Excerpt provided >>
Formal Syntax and Semantics of Programming Languages

Download 51.16 Kb.

Date	29.01.2017
Size	51.16 Kb.
	#11292

CmSc 315 Programming languages
Chapter 8 . Denotational Semantics
The text below is abbreviated from “Formal Syntax and Semantics of Programming Languages” by Kenneth Slonneger, University of Iowa, and Barry L. Kurtz, Louisiana Tech University ( see http://www.cs.uiowa.edu/~slonnegr/plf/Book/)

With formal semantics we give programs meaning by mapping them into some abstract but precise domain of objects. Using denotational semantics, we provide meaning in terms of mathematical objects, such as integers, truth values, tuples of values, and functions. For this reason, denotational semantics was originally called mathematical semantics.

Denotational semantics is based on the recognition that programs and the objects they manipulate are symbolic realizations of abstract mathematical objects, for example,

strings of digits realize numbers, and function subprograms realize (approximate) mathematical functions.

The idea of denotational semantics is to associate an appropriate mathematical object, such as a number, a tuple, or a function, with each phrase of the language. The phrase is said to denote the mathematical object, and the object is called the denotation of the phrase.
Syntactically, a phrase in a programming language is defined in terms of its constituent parts by its BNF specification. The decomposition of language phrases into their subphrases is reflected in the abstract syntax of the programming language as well. A fundamental principle of denotational semantics is that the definition be compositional. That means the denotation of a language construct is defined in terms of the denotations of its subphrases.
Traditionally, denotational definitions use special brackets, the emphatic brackets [[ ]], to separate the syntactic world from the semantic world. If p is a syntactic phrase in a programming language, then a denotational specification of the language will define a mapping meaning, so that meaning [[p]] is the denotation of p—namely, an abstract mathematical entity that models the semantics of p.
For example, the expressions “2*4”, “(5+3)”, “008”, and “8” are syntactic phrases that all denote the same abstract object, namely the integer 8. Therefore with a denotational definition of expressions we should be able to show that meaning [[2*4]] = meaning [[(5+3)]] = meaning [[008]] = meaning [[8]] = 8.
Functions play a prominent role in denotational semantics, modeling the bindings in stores and environments as well as control abstractions in programming languages. For example, the “program” fact(n) = if n=0 then 1 else n*fact(n–1) denotes the factorial function, a mathematical object that can be viewed as the set of ordered pairs, { <0,1>, <1,1>, <2,2>, <3,6>, <4,24>, <5,120>, <6,720>, … }, and a denotational semantics should confirm this relationship.
A denotational specification of a programming language consists of five components, two specifying the syntactic world, one describing the semantic domains, and two defining the functions that map the syntactic objects to the semantic objects.
The Syntactic World
Syntactic categories or syntactic domains name collections of syntactic objects that may occur in phrases in the definition of the syntax of the language—for example, Numeral, Command, and Expression. Commonly, each syntactic domain has a special metavariable associated with it to stand for elements in the domain—for example,
C : Command

E : Expression

N : Numeral

I : Identifier.

Written tasks >>
[1] Answer these three questions from the denotational semantics excerpt, one line each:
(a) What was denotational semantics originally called?
(b) What are the special brackets used to separate the syntactic world from the semantic world called?
(c) How many components make up a denotational specification of a programming language?
[2] From the denotational semantics excerpt, repeat word for word everything from "With formal semantics" down to "(approximate) mathematical functions.".
[3] The denotational semantics excerpt gives several syntactic phrases that all denote the integer 8. List every one of them.

Entries supplied >>
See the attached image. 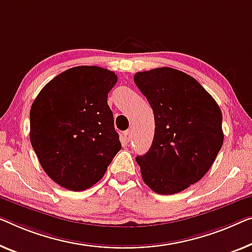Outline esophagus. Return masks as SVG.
<instances>
[{
  "instance_id": "obj_1",
  "label": "esophagus",
  "mask_w": 252,
  "mask_h": 252,
  "mask_svg": "<svg viewBox=\"0 0 252 252\" xmlns=\"http://www.w3.org/2000/svg\"><path fill=\"white\" fill-rule=\"evenodd\" d=\"M131 137H132V133H131V130H126L125 133H123V138L126 139V141H130Z\"/></svg>"
}]
</instances>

Exercise results >>
[1]
(a) Mathematical semantics
(b) Emphatic brackets, [[ ]]
(c) Five

[2]
With formal semantics we give programs meaning by mapping them into some abstract but precise domain of objects. Using denotational semantics, we provide meaning in terms of mathematical objects, such as integers, truth values, tuples of values, and functions. For this reason, denotational semantics was originally called mathematical semantics.

Denotational semantics is based on the recognition that programs and the objects they manipulate are symbolic realizations of abstract mathematical objects, for example,

strings of digits realize numbers, and function subprograms realize (approximate) mathematical functions.

[3]
- "2*4"
- "(5+3)"
- "008"
- "8"